One of my cats is cray cray. Fletch is a Bengal cross rescue cat named after Irwin Fletcher (Chevy Chase Fletch). He does lots of weird stuff. It might be the wild Asian leopard bit coming out. Fletch tears pumpkin leaves off the vine or should I say, SHREDS THEM VIOLENTLY. One day I was in the garden and heard loud tearing sounds behind me – Fletch was at it. Even if I’m inside at the back of the house, I can hear him doing it from outside. Creepy! He has done a hell of a lot of work considering I harvested 19 Jap (or Kent) pumpkins (Cucubita spp.) from a vine that took over 3 garden beds. In permaculture, we talk about ‘chop and drop’ mulching, Fletch has now coined the phrase ‘chew and drop’. Who knew Fletch would become a feline mulching machine? Whoever said the domestic cat had no function in nature? Clearly Fletch has been working his little kitty butt off in my closed backyard system.
P U M P K I N S E E D S F O R P L A N T I N G
If you have been growing some awesome pumpkins or you’re about to eat one, save the seeds! Seed can be saved one month after harvesting. If you buy pumpkins, the best bet you have of growing ones similar to your original pumpkin is to use seeds from open-pollinated and heirloom varieties. So try buying a pumpkin from a farmers market and ask the farmer.
1. Scrap the seeds from your favourite pumpkin with a big spoon.
2. Clean the seeds by separating them from the pulp then rinse well in a colander under water until they are completely clean.
3. Make sure they are dry and spread them in a single layer on a tray lined with baking paper. Place them in a cool, dry and dark location for about 3 weeks.
4. Keep them in a labeled envelope and plant when ready.

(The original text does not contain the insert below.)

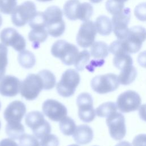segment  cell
Segmentation results:
<instances>
[{"label":"cell","instance_id":"obj_22","mask_svg":"<svg viewBox=\"0 0 146 146\" xmlns=\"http://www.w3.org/2000/svg\"><path fill=\"white\" fill-rule=\"evenodd\" d=\"M109 53V47L106 43L103 41L94 42L91 45L90 55L97 59L106 58Z\"/></svg>","mask_w":146,"mask_h":146},{"label":"cell","instance_id":"obj_18","mask_svg":"<svg viewBox=\"0 0 146 146\" xmlns=\"http://www.w3.org/2000/svg\"><path fill=\"white\" fill-rule=\"evenodd\" d=\"M46 120L43 115L39 111H31L28 113L25 117L26 125L31 129L32 131L42 126Z\"/></svg>","mask_w":146,"mask_h":146},{"label":"cell","instance_id":"obj_40","mask_svg":"<svg viewBox=\"0 0 146 146\" xmlns=\"http://www.w3.org/2000/svg\"><path fill=\"white\" fill-rule=\"evenodd\" d=\"M134 14L136 18L140 21H146V2L140 3L134 9Z\"/></svg>","mask_w":146,"mask_h":146},{"label":"cell","instance_id":"obj_11","mask_svg":"<svg viewBox=\"0 0 146 146\" xmlns=\"http://www.w3.org/2000/svg\"><path fill=\"white\" fill-rule=\"evenodd\" d=\"M0 39L6 46H11L15 50L21 52L26 46V40L14 29L7 27L3 29L0 33Z\"/></svg>","mask_w":146,"mask_h":146},{"label":"cell","instance_id":"obj_33","mask_svg":"<svg viewBox=\"0 0 146 146\" xmlns=\"http://www.w3.org/2000/svg\"><path fill=\"white\" fill-rule=\"evenodd\" d=\"M7 48L2 43H0V80L4 76L7 65Z\"/></svg>","mask_w":146,"mask_h":146},{"label":"cell","instance_id":"obj_7","mask_svg":"<svg viewBox=\"0 0 146 146\" xmlns=\"http://www.w3.org/2000/svg\"><path fill=\"white\" fill-rule=\"evenodd\" d=\"M146 40V29L141 26L131 27L127 36L124 39L127 52L134 54L141 48L143 43Z\"/></svg>","mask_w":146,"mask_h":146},{"label":"cell","instance_id":"obj_45","mask_svg":"<svg viewBox=\"0 0 146 146\" xmlns=\"http://www.w3.org/2000/svg\"><path fill=\"white\" fill-rule=\"evenodd\" d=\"M139 114L140 119L146 121V104L140 105L139 108Z\"/></svg>","mask_w":146,"mask_h":146},{"label":"cell","instance_id":"obj_24","mask_svg":"<svg viewBox=\"0 0 146 146\" xmlns=\"http://www.w3.org/2000/svg\"><path fill=\"white\" fill-rule=\"evenodd\" d=\"M5 131L11 139H19L24 134L25 128L20 122H7Z\"/></svg>","mask_w":146,"mask_h":146},{"label":"cell","instance_id":"obj_41","mask_svg":"<svg viewBox=\"0 0 146 146\" xmlns=\"http://www.w3.org/2000/svg\"><path fill=\"white\" fill-rule=\"evenodd\" d=\"M133 146H146V134L136 135L132 141Z\"/></svg>","mask_w":146,"mask_h":146},{"label":"cell","instance_id":"obj_26","mask_svg":"<svg viewBox=\"0 0 146 146\" xmlns=\"http://www.w3.org/2000/svg\"><path fill=\"white\" fill-rule=\"evenodd\" d=\"M113 64L115 67L121 70L128 66H132L133 60L128 53H121L115 55L113 59Z\"/></svg>","mask_w":146,"mask_h":146},{"label":"cell","instance_id":"obj_53","mask_svg":"<svg viewBox=\"0 0 146 146\" xmlns=\"http://www.w3.org/2000/svg\"><path fill=\"white\" fill-rule=\"evenodd\" d=\"M0 128H1V121H0Z\"/></svg>","mask_w":146,"mask_h":146},{"label":"cell","instance_id":"obj_30","mask_svg":"<svg viewBox=\"0 0 146 146\" xmlns=\"http://www.w3.org/2000/svg\"><path fill=\"white\" fill-rule=\"evenodd\" d=\"M90 53L87 50L79 52L74 63V66L78 71H82L87 66L90 58Z\"/></svg>","mask_w":146,"mask_h":146},{"label":"cell","instance_id":"obj_54","mask_svg":"<svg viewBox=\"0 0 146 146\" xmlns=\"http://www.w3.org/2000/svg\"><path fill=\"white\" fill-rule=\"evenodd\" d=\"M95 146H96V145H95Z\"/></svg>","mask_w":146,"mask_h":146},{"label":"cell","instance_id":"obj_19","mask_svg":"<svg viewBox=\"0 0 146 146\" xmlns=\"http://www.w3.org/2000/svg\"><path fill=\"white\" fill-rule=\"evenodd\" d=\"M81 3L78 0H68L63 6V13L67 18L71 21L78 19Z\"/></svg>","mask_w":146,"mask_h":146},{"label":"cell","instance_id":"obj_49","mask_svg":"<svg viewBox=\"0 0 146 146\" xmlns=\"http://www.w3.org/2000/svg\"><path fill=\"white\" fill-rule=\"evenodd\" d=\"M2 17H1V15H0V27L1 26V25H2Z\"/></svg>","mask_w":146,"mask_h":146},{"label":"cell","instance_id":"obj_23","mask_svg":"<svg viewBox=\"0 0 146 146\" xmlns=\"http://www.w3.org/2000/svg\"><path fill=\"white\" fill-rule=\"evenodd\" d=\"M136 76V69L132 65L121 70L118 76V80L120 84L128 85L135 80Z\"/></svg>","mask_w":146,"mask_h":146},{"label":"cell","instance_id":"obj_44","mask_svg":"<svg viewBox=\"0 0 146 146\" xmlns=\"http://www.w3.org/2000/svg\"><path fill=\"white\" fill-rule=\"evenodd\" d=\"M0 146H19L12 139H4L0 141Z\"/></svg>","mask_w":146,"mask_h":146},{"label":"cell","instance_id":"obj_13","mask_svg":"<svg viewBox=\"0 0 146 146\" xmlns=\"http://www.w3.org/2000/svg\"><path fill=\"white\" fill-rule=\"evenodd\" d=\"M97 30L95 23L91 21L84 22L80 26L76 35L78 44L83 48H87L94 43Z\"/></svg>","mask_w":146,"mask_h":146},{"label":"cell","instance_id":"obj_35","mask_svg":"<svg viewBox=\"0 0 146 146\" xmlns=\"http://www.w3.org/2000/svg\"><path fill=\"white\" fill-rule=\"evenodd\" d=\"M108 47L109 51L114 55L121 53H128L126 50L124 40L117 39L115 40L112 42Z\"/></svg>","mask_w":146,"mask_h":146},{"label":"cell","instance_id":"obj_4","mask_svg":"<svg viewBox=\"0 0 146 146\" xmlns=\"http://www.w3.org/2000/svg\"><path fill=\"white\" fill-rule=\"evenodd\" d=\"M43 89V82L40 76L38 74H30L21 82L19 92L26 99L33 100L38 97Z\"/></svg>","mask_w":146,"mask_h":146},{"label":"cell","instance_id":"obj_48","mask_svg":"<svg viewBox=\"0 0 146 146\" xmlns=\"http://www.w3.org/2000/svg\"><path fill=\"white\" fill-rule=\"evenodd\" d=\"M39 2H48V1H51L52 0H37Z\"/></svg>","mask_w":146,"mask_h":146},{"label":"cell","instance_id":"obj_8","mask_svg":"<svg viewBox=\"0 0 146 146\" xmlns=\"http://www.w3.org/2000/svg\"><path fill=\"white\" fill-rule=\"evenodd\" d=\"M78 107V116L80 119L86 123L94 120L96 111L93 107V100L91 95L87 92L79 94L76 99Z\"/></svg>","mask_w":146,"mask_h":146},{"label":"cell","instance_id":"obj_9","mask_svg":"<svg viewBox=\"0 0 146 146\" xmlns=\"http://www.w3.org/2000/svg\"><path fill=\"white\" fill-rule=\"evenodd\" d=\"M141 103V98L136 92L128 90L121 93L118 96L116 106L120 111L127 113L138 110Z\"/></svg>","mask_w":146,"mask_h":146},{"label":"cell","instance_id":"obj_6","mask_svg":"<svg viewBox=\"0 0 146 146\" xmlns=\"http://www.w3.org/2000/svg\"><path fill=\"white\" fill-rule=\"evenodd\" d=\"M36 12L35 3L27 1L15 7L11 13V19L15 26L22 27L30 21Z\"/></svg>","mask_w":146,"mask_h":146},{"label":"cell","instance_id":"obj_52","mask_svg":"<svg viewBox=\"0 0 146 146\" xmlns=\"http://www.w3.org/2000/svg\"><path fill=\"white\" fill-rule=\"evenodd\" d=\"M1 102H0V110H1Z\"/></svg>","mask_w":146,"mask_h":146},{"label":"cell","instance_id":"obj_39","mask_svg":"<svg viewBox=\"0 0 146 146\" xmlns=\"http://www.w3.org/2000/svg\"><path fill=\"white\" fill-rule=\"evenodd\" d=\"M58 138L53 134H48L40 139V146H59Z\"/></svg>","mask_w":146,"mask_h":146},{"label":"cell","instance_id":"obj_51","mask_svg":"<svg viewBox=\"0 0 146 146\" xmlns=\"http://www.w3.org/2000/svg\"><path fill=\"white\" fill-rule=\"evenodd\" d=\"M68 146H79V145H78L76 144H71V145H70Z\"/></svg>","mask_w":146,"mask_h":146},{"label":"cell","instance_id":"obj_2","mask_svg":"<svg viewBox=\"0 0 146 146\" xmlns=\"http://www.w3.org/2000/svg\"><path fill=\"white\" fill-rule=\"evenodd\" d=\"M51 54L60 59L67 66L74 64L79 54L78 47L64 40H58L54 43L51 48Z\"/></svg>","mask_w":146,"mask_h":146},{"label":"cell","instance_id":"obj_38","mask_svg":"<svg viewBox=\"0 0 146 146\" xmlns=\"http://www.w3.org/2000/svg\"><path fill=\"white\" fill-rule=\"evenodd\" d=\"M51 125L46 120V121L38 129L33 131L34 135L37 138L41 139L46 135L49 134L51 132Z\"/></svg>","mask_w":146,"mask_h":146},{"label":"cell","instance_id":"obj_14","mask_svg":"<svg viewBox=\"0 0 146 146\" xmlns=\"http://www.w3.org/2000/svg\"><path fill=\"white\" fill-rule=\"evenodd\" d=\"M44 114L54 121H60L67 114L66 107L59 102L54 99H47L42 104Z\"/></svg>","mask_w":146,"mask_h":146},{"label":"cell","instance_id":"obj_3","mask_svg":"<svg viewBox=\"0 0 146 146\" xmlns=\"http://www.w3.org/2000/svg\"><path fill=\"white\" fill-rule=\"evenodd\" d=\"M80 80V75L76 70L71 68L67 70L63 73L60 80L56 85L58 93L64 98L73 95Z\"/></svg>","mask_w":146,"mask_h":146},{"label":"cell","instance_id":"obj_43","mask_svg":"<svg viewBox=\"0 0 146 146\" xmlns=\"http://www.w3.org/2000/svg\"><path fill=\"white\" fill-rule=\"evenodd\" d=\"M137 62L139 65L144 68H146V51L140 52L137 56Z\"/></svg>","mask_w":146,"mask_h":146},{"label":"cell","instance_id":"obj_42","mask_svg":"<svg viewBox=\"0 0 146 146\" xmlns=\"http://www.w3.org/2000/svg\"><path fill=\"white\" fill-rule=\"evenodd\" d=\"M104 63V59H99L97 60H92L88 66H87L86 67L90 71H94L95 67H100L103 66Z\"/></svg>","mask_w":146,"mask_h":146},{"label":"cell","instance_id":"obj_37","mask_svg":"<svg viewBox=\"0 0 146 146\" xmlns=\"http://www.w3.org/2000/svg\"><path fill=\"white\" fill-rule=\"evenodd\" d=\"M21 146H40V142L34 135L23 134L19 139Z\"/></svg>","mask_w":146,"mask_h":146},{"label":"cell","instance_id":"obj_25","mask_svg":"<svg viewBox=\"0 0 146 146\" xmlns=\"http://www.w3.org/2000/svg\"><path fill=\"white\" fill-rule=\"evenodd\" d=\"M18 61L23 68L29 69L33 67L35 64V57L33 52L29 50H23L18 55Z\"/></svg>","mask_w":146,"mask_h":146},{"label":"cell","instance_id":"obj_29","mask_svg":"<svg viewBox=\"0 0 146 146\" xmlns=\"http://www.w3.org/2000/svg\"><path fill=\"white\" fill-rule=\"evenodd\" d=\"M59 128L63 134L66 136H70L74 133L76 126L74 120L66 116L60 121Z\"/></svg>","mask_w":146,"mask_h":146},{"label":"cell","instance_id":"obj_28","mask_svg":"<svg viewBox=\"0 0 146 146\" xmlns=\"http://www.w3.org/2000/svg\"><path fill=\"white\" fill-rule=\"evenodd\" d=\"M38 74L42 79L44 90H51L54 87L56 84V78L50 71L43 70L39 71Z\"/></svg>","mask_w":146,"mask_h":146},{"label":"cell","instance_id":"obj_5","mask_svg":"<svg viewBox=\"0 0 146 146\" xmlns=\"http://www.w3.org/2000/svg\"><path fill=\"white\" fill-rule=\"evenodd\" d=\"M119 83L118 76L116 74L108 73L93 78L91 86L95 92L104 94L116 90L119 87Z\"/></svg>","mask_w":146,"mask_h":146},{"label":"cell","instance_id":"obj_10","mask_svg":"<svg viewBox=\"0 0 146 146\" xmlns=\"http://www.w3.org/2000/svg\"><path fill=\"white\" fill-rule=\"evenodd\" d=\"M131 18L129 8H124L119 13L112 16L113 31L118 39L124 40L127 36L129 29L128 23Z\"/></svg>","mask_w":146,"mask_h":146},{"label":"cell","instance_id":"obj_17","mask_svg":"<svg viewBox=\"0 0 146 146\" xmlns=\"http://www.w3.org/2000/svg\"><path fill=\"white\" fill-rule=\"evenodd\" d=\"M74 141L78 144L85 145L90 143L94 136L92 128L87 125L82 124L76 127L72 135Z\"/></svg>","mask_w":146,"mask_h":146},{"label":"cell","instance_id":"obj_31","mask_svg":"<svg viewBox=\"0 0 146 146\" xmlns=\"http://www.w3.org/2000/svg\"><path fill=\"white\" fill-rule=\"evenodd\" d=\"M29 25L31 29L46 28V21L44 13L36 12L29 22Z\"/></svg>","mask_w":146,"mask_h":146},{"label":"cell","instance_id":"obj_36","mask_svg":"<svg viewBox=\"0 0 146 146\" xmlns=\"http://www.w3.org/2000/svg\"><path fill=\"white\" fill-rule=\"evenodd\" d=\"M17 4V0H0V12L5 14H11Z\"/></svg>","mask_w":146,"mask_h":146},{"label":"cell","instance_id":"obj_16","mask_svg":"<svg viewBox=\"0 0 146 146\" xmlns=\"http://www.w3.org/2000/svg\"><path fill=\"white\" fill-rule=\"evenodd\" d=\"M26 111L25 104L21 101L10 103L4 111L3 116L7 122H20Z\"/></svg>","mask_w":146,"mask_h":146},{"label":"cell","instance_id":"obj_12","mask_svg":"<svg viewBox=\"0 0 146 146\" xmlns=\"http://www.w3.org/2000/svg\"><path fill=\"white\" fill-rule=\"evenodd\" d=\"M106 123L111 137L115 140L123 139L126 134V127L124 116L117 111L107 117Z\"/></svg>","mask_w":146,"mask_h":146},{"label":"cell","instance_id":"obj_15","mask_svg":"<svg viewBox=\"0 0 146 146\" xmlns=\"http://www.w3.org/2000/svg\"><path fill=\"white\" fill-rule=\"evenodd\" d=\"M21 82L12 75L4 76L0 80V94L4 96L13 97L20 91Z\"/></svg>","mask_w":146,"mask_h":146},{"label":"cell","instance_id":"obj_21","mask_svg":"<svg viewBox=\"0 0 146 146\" xmlns=\"http://www.w3.org/2000/svg\"><path fill=\"white\" fill-rule=\"evenodd\" d=\"M48 32L46 28L32 29L29 32L28 38L30 41L33 42V46L34 48L39 46L40 43L44 42L48 37Z\"/></svg>","mask_w":146,"mask_h":146},{"label":"cell","instance_id":"obj_34","mask_svg":"<svg viewBox=\"0 0 146 146\" xmlns=\"http://www.w3.org/2000/svg\"><path fill=\"white\" fill-rule=\"evenodd\" d=\"M106 8L108 13L114 15L124 9V3L116 0H107L106 2Z\"/></svg>","mask_w":146,"mask_h":146},{"label":"cell","instance_id":"obj_47","mask_svg":"<svg viewBox=\"0 0 146 146\" xmlns=\"http://www.w3.org/2000/svg\"><path fill=\"white\" fill-rule=\"evenodd\" d=\"M91 2L94 3H98L100 2L101 1H102V0H90Z\"/></svg>","mask_w":146,"mask_h":146},{"label":"cell","instance_id":"obj_32","mask_svg":"<svg viewBox=\"0 0 146 146\" xmlns=\"http://www.w3.org/2000/svg\"><path fill=\"white\" fill-rule=\"evenodd\" d=\"M93 11L94 9L92 5L87 2H83L81 3L78 19L83 22L89 21L93 14Z\"/></svg>","mask_w":146,"mask_h":146},{"label":"cell","instance_id":"obj_20","mask_svg":"<svg viewBox=\"0 0 146 146\" xmlns=\"http://www.w3.org/2000/svg\"><path fill=\"white\" fill-rule=\"evenodd\" d=\"M95 25L97 32L101 35H109L112 31V21L106 15L99 16L96 19Z\"/></svg>","mask_w":146,"mask_h":146},{"label":"cell","instance_id":"obj_50","mask_svg":"<svg viewBox=\"0 0 146 146\" xmlns=\"http://www.w3.org/2000/svg\"><path fill=\"white\" fill-rule=\"evenodd\" d=\"M116 1H119V2H120L124 3L125 2H126V1H128V0H116Z\"/></svg>","mask_w":146,"mask_h":146},{"label":"cell","instance_id":"obj_27","mask_svg":"<svg viewBox=\"0 0 146 146\" xmlns=\"http://www.w3.org/2000/svg\"><path fill=\"white\" fill-rule=\"evenodd\" d=\"M116 104L112 102L104 103L96 108V114L101 117H107L117 111Z\"/></svg>","mask_w":146,"mask_h":146},{"label":"cell","instance_id":"obj_46","mask_svg":"<svg viewBox=\"0 0 146 146\" xmlns=\"http://www.w3.org/2000/svg\"><path fill=\"white\" fill-rule=\"evenodd\" d=\"M115 146H132V144L127 141H123L117 143Z\"/></svg>","mask_w":146,"mask_h":146},{"label":"cell","instance_id":"obj_1","mask_svg":"<svg viewBox=\"0 0 146 146\" xmlns=\"http://www.w3.org/2000/svg\"><path fill=\"white\" fill-rule=\"evenodd\" d=\"M44 14L46 21V27L48 34L53 37L60 36L66 29L62 10L56 6H51L47 8Z\"/></svg>","mask_w":146,"mask_h":146}]
</instances>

Sow seed in soil with a few handfuls of compost. Pumpkins love full sun, regular watering and fertile, well-drained soil. Being ground cover plants, they can take up heaps of space-be warned! They can also be grown all year round in tropical and sub-tropical climates. Native and honey bees are the usual pollinators so make sure you plant lots of flowers in your garden to attract them and they’ll do the hard work for you.
Pumpkins usually take 70-120 days to mature. I harvest when the vine around them starts to die and when they sound hollow when tapped. Cut them off of the vine with as much stalk as possible. Also try eating pumpkin leaf tips (throw them in a stir fry) as removing them also helps to contain the plants so they don’t take over! After harvesting, vines and leaves can be used for composting.
P U M P K I N S E E D S F O R E A T I N G
Pumpkin seeds are very high in magnesium, rich in omega-3 and omega-6 fatty acids, antioxidants, fibre and a rich source of zinc.
s p i c y p u m p k i n s e e d s
1 cup pumpkin seeds
2 teaspoons extra virgin olive oil
1 teaspoon paprika
½ teaspoon sweet smoked paprika
Pinch of hot chilli powder
1. Clean and rinse your pumpkin seeds (as above). Make sure they are pretty dry.
2. Preheat the oven to 180 degrees and line a large baking tray with baking paper.
3. Spread out the seeds on the tray and roast for 12 minutes or until lightly roasted.
4. While they’re still warm, place seeds in a large bowl then add the olive oil and toss. Add the spices, sea salt and toss again. A tasty snack with a few drinks or yummy with avo and toast!